» GOAL:
Select each line of the records below that contains the string "pyautogui", matching case exactly, and copy those lines out.

——————————

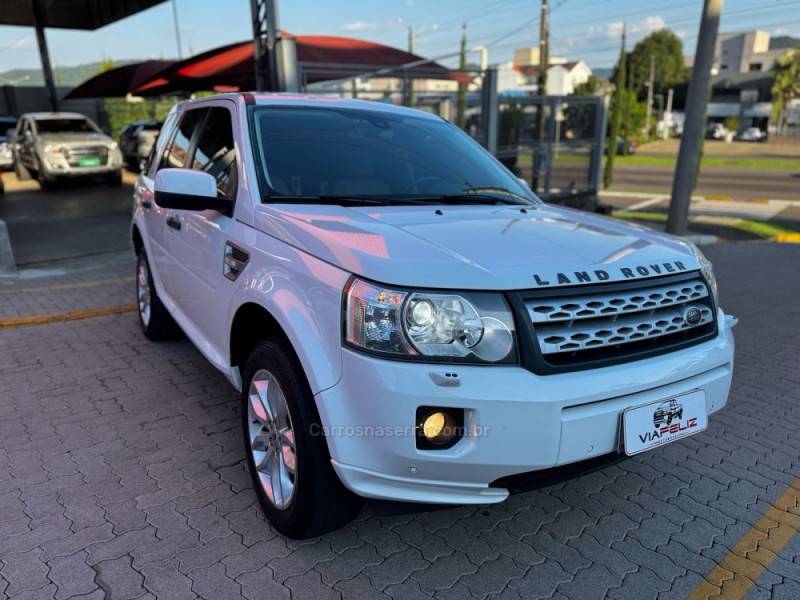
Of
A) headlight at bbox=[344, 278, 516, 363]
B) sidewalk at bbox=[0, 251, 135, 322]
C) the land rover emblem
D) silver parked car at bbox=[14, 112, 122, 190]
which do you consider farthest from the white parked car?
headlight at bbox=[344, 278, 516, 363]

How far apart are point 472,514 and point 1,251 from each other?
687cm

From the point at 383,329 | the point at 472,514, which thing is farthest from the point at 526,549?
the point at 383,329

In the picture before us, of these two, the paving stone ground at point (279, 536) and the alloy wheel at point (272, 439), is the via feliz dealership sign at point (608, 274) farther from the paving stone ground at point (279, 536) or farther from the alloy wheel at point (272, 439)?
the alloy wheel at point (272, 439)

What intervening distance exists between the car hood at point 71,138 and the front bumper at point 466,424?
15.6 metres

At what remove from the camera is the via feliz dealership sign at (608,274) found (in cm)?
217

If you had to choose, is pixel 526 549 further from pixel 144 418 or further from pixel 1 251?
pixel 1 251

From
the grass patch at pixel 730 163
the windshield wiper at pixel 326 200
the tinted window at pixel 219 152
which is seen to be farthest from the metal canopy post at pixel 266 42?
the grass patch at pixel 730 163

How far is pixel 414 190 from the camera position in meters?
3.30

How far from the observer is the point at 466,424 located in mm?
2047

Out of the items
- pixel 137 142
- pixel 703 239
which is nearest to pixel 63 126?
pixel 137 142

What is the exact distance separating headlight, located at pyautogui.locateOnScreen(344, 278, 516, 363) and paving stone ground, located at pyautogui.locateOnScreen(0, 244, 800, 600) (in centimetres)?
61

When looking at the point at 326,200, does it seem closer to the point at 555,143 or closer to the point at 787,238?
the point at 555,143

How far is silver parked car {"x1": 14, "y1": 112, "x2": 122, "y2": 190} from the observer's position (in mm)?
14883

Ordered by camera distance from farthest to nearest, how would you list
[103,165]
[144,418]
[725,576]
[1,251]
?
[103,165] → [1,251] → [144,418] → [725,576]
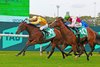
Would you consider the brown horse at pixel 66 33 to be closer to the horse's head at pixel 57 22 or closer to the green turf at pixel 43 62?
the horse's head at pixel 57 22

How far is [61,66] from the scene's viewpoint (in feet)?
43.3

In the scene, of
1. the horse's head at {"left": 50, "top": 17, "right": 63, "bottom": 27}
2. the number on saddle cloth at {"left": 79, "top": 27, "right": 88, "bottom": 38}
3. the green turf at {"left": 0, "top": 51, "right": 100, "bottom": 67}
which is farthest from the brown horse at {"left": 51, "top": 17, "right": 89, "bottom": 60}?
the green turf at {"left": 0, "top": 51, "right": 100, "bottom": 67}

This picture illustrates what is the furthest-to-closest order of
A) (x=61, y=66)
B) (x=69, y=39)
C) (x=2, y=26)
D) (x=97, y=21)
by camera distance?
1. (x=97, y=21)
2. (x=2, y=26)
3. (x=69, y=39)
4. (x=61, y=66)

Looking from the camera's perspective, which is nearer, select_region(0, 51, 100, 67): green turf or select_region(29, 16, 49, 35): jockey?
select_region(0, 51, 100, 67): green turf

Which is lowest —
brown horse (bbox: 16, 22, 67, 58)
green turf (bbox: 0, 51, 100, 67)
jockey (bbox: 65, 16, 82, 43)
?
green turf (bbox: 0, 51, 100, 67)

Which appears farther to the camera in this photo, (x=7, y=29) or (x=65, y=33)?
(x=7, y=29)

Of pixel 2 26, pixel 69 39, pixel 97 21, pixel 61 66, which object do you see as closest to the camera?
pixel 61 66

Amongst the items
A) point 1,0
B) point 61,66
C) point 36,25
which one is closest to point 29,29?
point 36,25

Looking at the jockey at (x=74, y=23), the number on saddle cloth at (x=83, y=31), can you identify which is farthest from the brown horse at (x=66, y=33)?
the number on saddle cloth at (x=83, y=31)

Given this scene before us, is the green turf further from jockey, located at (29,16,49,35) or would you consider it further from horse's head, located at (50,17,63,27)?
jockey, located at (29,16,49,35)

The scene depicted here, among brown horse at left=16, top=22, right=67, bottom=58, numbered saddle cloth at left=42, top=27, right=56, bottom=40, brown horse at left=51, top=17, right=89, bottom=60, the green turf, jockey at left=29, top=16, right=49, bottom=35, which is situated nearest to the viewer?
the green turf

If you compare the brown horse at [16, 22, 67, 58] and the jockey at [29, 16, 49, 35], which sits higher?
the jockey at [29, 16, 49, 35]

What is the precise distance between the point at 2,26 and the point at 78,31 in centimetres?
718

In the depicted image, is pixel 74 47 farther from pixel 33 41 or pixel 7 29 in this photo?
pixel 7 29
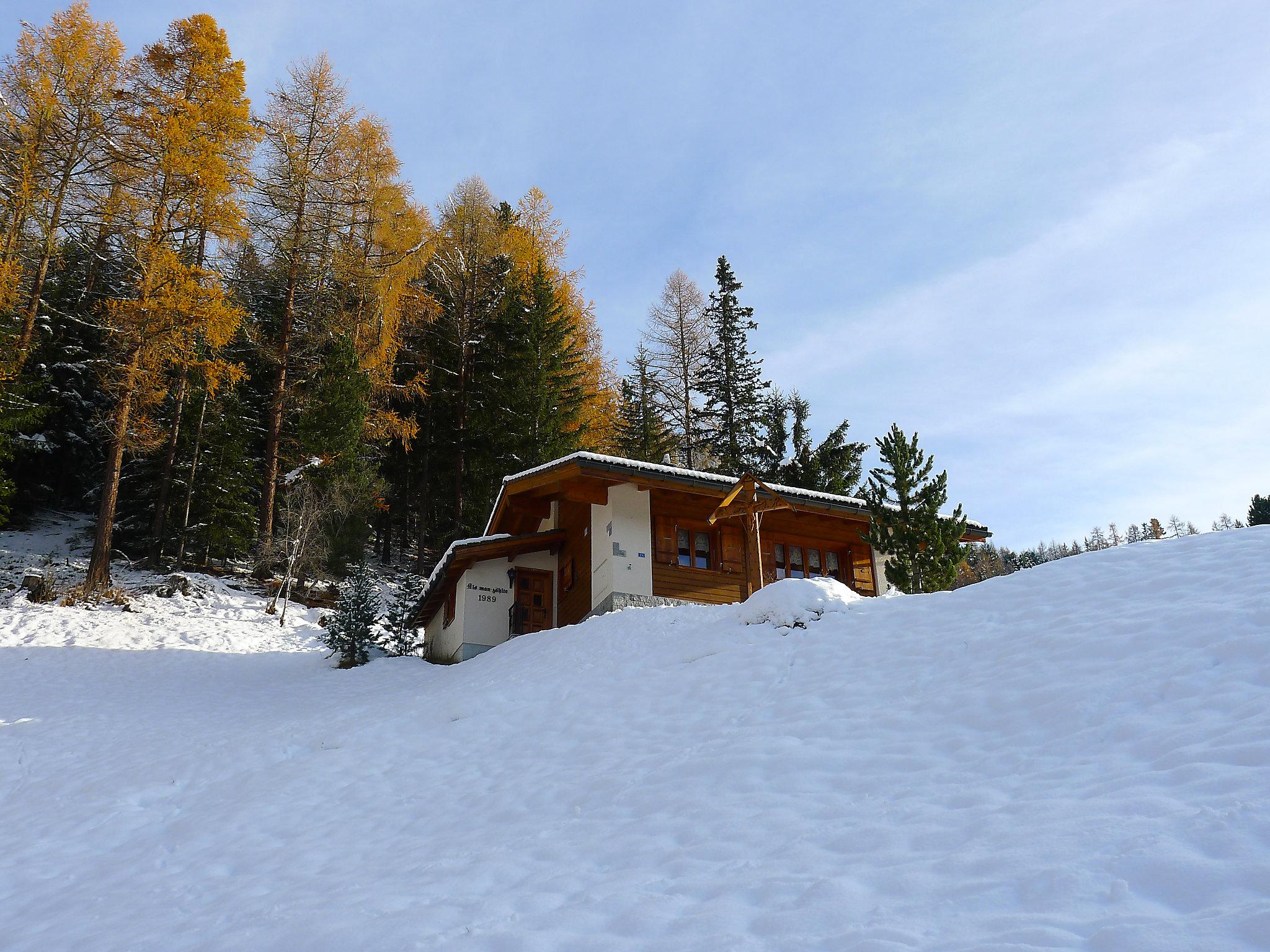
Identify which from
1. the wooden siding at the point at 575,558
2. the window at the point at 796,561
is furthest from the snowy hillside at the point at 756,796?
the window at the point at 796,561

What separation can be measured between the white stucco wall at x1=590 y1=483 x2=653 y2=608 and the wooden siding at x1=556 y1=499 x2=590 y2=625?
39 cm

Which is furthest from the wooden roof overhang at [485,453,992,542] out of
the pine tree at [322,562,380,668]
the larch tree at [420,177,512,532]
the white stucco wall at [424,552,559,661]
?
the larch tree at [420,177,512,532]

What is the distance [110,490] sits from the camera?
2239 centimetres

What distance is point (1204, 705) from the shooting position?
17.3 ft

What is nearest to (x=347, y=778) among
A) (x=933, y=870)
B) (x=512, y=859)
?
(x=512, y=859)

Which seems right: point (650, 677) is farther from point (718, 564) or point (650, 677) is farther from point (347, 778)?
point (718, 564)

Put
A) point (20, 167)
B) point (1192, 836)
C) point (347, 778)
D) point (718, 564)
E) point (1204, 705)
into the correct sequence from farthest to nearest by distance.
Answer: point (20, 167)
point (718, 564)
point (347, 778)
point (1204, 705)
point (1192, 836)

——————————

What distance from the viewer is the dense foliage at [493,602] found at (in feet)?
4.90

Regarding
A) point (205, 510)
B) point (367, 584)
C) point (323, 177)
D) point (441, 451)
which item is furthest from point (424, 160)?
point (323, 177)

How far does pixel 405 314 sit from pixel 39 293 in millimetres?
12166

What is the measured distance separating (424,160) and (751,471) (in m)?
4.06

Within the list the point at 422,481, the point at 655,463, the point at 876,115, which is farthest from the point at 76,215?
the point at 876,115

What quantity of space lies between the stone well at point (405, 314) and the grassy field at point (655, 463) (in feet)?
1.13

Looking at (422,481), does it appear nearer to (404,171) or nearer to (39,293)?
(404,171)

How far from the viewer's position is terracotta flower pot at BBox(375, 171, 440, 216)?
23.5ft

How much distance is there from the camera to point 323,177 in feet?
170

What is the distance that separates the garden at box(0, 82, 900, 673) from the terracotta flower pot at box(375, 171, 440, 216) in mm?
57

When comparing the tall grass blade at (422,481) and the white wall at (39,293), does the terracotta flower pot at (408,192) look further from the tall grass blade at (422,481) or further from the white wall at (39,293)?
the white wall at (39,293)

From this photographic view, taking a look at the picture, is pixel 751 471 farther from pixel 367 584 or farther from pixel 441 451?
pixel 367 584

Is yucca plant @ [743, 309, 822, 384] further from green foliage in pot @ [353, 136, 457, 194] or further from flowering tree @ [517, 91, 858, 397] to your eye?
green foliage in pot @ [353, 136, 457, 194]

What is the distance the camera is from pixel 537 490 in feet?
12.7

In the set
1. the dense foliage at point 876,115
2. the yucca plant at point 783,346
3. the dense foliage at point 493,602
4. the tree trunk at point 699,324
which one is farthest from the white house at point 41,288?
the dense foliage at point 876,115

——————————

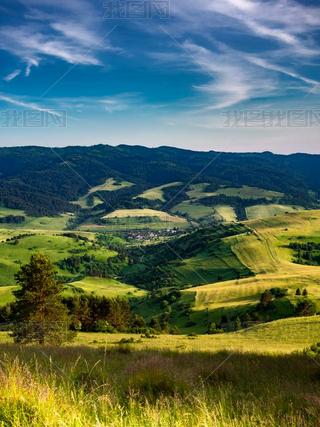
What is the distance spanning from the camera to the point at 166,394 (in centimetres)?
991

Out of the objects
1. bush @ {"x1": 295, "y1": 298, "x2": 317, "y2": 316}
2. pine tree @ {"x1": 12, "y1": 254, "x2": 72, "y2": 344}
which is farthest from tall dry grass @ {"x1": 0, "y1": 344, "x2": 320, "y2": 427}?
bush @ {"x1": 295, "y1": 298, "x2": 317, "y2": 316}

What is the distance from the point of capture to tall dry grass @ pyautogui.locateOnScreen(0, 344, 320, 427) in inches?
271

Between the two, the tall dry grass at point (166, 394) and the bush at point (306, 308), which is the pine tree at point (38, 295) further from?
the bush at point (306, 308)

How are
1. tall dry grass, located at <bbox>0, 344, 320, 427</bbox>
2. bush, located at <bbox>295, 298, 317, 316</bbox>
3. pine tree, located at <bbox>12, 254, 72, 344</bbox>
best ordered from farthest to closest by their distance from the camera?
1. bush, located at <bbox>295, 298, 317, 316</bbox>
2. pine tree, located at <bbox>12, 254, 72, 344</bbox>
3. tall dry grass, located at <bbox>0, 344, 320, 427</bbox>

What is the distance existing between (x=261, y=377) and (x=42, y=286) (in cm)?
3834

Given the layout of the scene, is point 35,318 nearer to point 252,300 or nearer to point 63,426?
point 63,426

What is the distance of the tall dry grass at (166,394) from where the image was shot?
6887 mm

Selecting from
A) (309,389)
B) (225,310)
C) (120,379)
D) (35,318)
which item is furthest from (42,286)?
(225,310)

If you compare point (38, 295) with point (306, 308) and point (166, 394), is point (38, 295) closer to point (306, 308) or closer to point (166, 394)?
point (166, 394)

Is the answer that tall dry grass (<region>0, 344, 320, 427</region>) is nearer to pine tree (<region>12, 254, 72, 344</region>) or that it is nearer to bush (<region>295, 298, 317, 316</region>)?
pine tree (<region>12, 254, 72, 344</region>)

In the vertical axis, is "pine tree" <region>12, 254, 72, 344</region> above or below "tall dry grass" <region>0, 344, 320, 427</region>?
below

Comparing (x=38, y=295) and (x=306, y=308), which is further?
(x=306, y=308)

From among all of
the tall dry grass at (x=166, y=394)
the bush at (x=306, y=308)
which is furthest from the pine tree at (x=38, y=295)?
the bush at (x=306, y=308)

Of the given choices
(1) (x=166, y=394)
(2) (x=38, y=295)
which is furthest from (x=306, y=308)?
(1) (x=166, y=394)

——————————

» TASK ANSWER:
What is the exact distance separating headlight, located at pyautogui.locateOnScreen(344, 278, 516, 363) and paving stone ground, located at pyautogui.locateOnScreen(0, 244, 800, 600) (in centimetres)?
What is the distance from the point of capture to tall dry grass @ pyautogui.locateOnScreen(0, 344, 320, 427) in inches?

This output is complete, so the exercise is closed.